When I checked in to hotel yesterday the front-desk agent greeted me with a “welcome back” (always nice) and then told me that I had left a pair of trousers behind last time – so they had had them dry-cleaned and pressed for me and they were in my room. They didn’t have to go to all that trouble, but the fact that they did means that I feel that they’ve taken care of me and I’ll tell people.
And isn’t that what customer service is about? Retain existing customers, and hopefully use word-of-mouth to generate new custom too.
It reminds me of another hotel where I have stayed three times – a week apart for the first two, and then a year later. On the second stay the head doorman opened the taxi door and without missin a beat greeted me by name – I was impressed. Then, a year later, as I arrived the same guy opened the taxi door, recognised me and greeted me by name and seeing I was alone asked whether my wife would be arriving later. Whether he has a phenomenal memory, or whether they have a clever CRM system, it doesn’t matter – it made me feel special.

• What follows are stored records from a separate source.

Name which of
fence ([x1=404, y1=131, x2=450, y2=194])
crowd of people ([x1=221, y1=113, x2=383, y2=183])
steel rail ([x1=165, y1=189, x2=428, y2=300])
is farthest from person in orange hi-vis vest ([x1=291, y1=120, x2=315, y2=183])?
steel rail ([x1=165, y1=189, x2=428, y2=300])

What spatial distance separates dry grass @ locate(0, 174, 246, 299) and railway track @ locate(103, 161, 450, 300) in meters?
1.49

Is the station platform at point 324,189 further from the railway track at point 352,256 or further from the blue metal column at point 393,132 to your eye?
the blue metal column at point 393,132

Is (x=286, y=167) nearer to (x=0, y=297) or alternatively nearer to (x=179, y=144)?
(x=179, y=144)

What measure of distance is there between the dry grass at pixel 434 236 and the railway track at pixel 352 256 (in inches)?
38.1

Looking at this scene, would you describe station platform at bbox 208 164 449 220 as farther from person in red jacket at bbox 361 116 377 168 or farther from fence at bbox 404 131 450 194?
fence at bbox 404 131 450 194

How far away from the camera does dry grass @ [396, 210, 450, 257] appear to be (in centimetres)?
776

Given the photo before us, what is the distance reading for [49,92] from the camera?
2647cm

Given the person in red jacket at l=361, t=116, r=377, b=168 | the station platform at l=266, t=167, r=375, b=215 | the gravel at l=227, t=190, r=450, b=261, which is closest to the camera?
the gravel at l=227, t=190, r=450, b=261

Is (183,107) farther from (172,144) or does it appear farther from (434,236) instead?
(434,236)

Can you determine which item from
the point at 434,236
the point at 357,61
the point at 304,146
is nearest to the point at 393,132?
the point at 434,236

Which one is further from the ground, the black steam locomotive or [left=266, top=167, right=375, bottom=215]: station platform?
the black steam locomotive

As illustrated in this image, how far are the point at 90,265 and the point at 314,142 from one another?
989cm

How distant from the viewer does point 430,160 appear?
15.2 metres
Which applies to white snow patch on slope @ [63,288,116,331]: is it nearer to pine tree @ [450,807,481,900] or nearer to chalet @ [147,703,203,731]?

And after yesterday’s blog about upsetting the boss, perhaps this is the counterpoint because the same concept is portable: without disappearing up the boss’s bottom, if you can make him feel good, keep some of the hassles away, and turn him into your advocate (using word-of-mouth advertising on your personal brand), that can only be good.
Sadly, that’s an idea that I don’t think Jamie has quite understood.
Oh, and before I forget, I’ll play te game: the hotel brand in question is Hilton. And I’ll tell you which properties if anyone asks.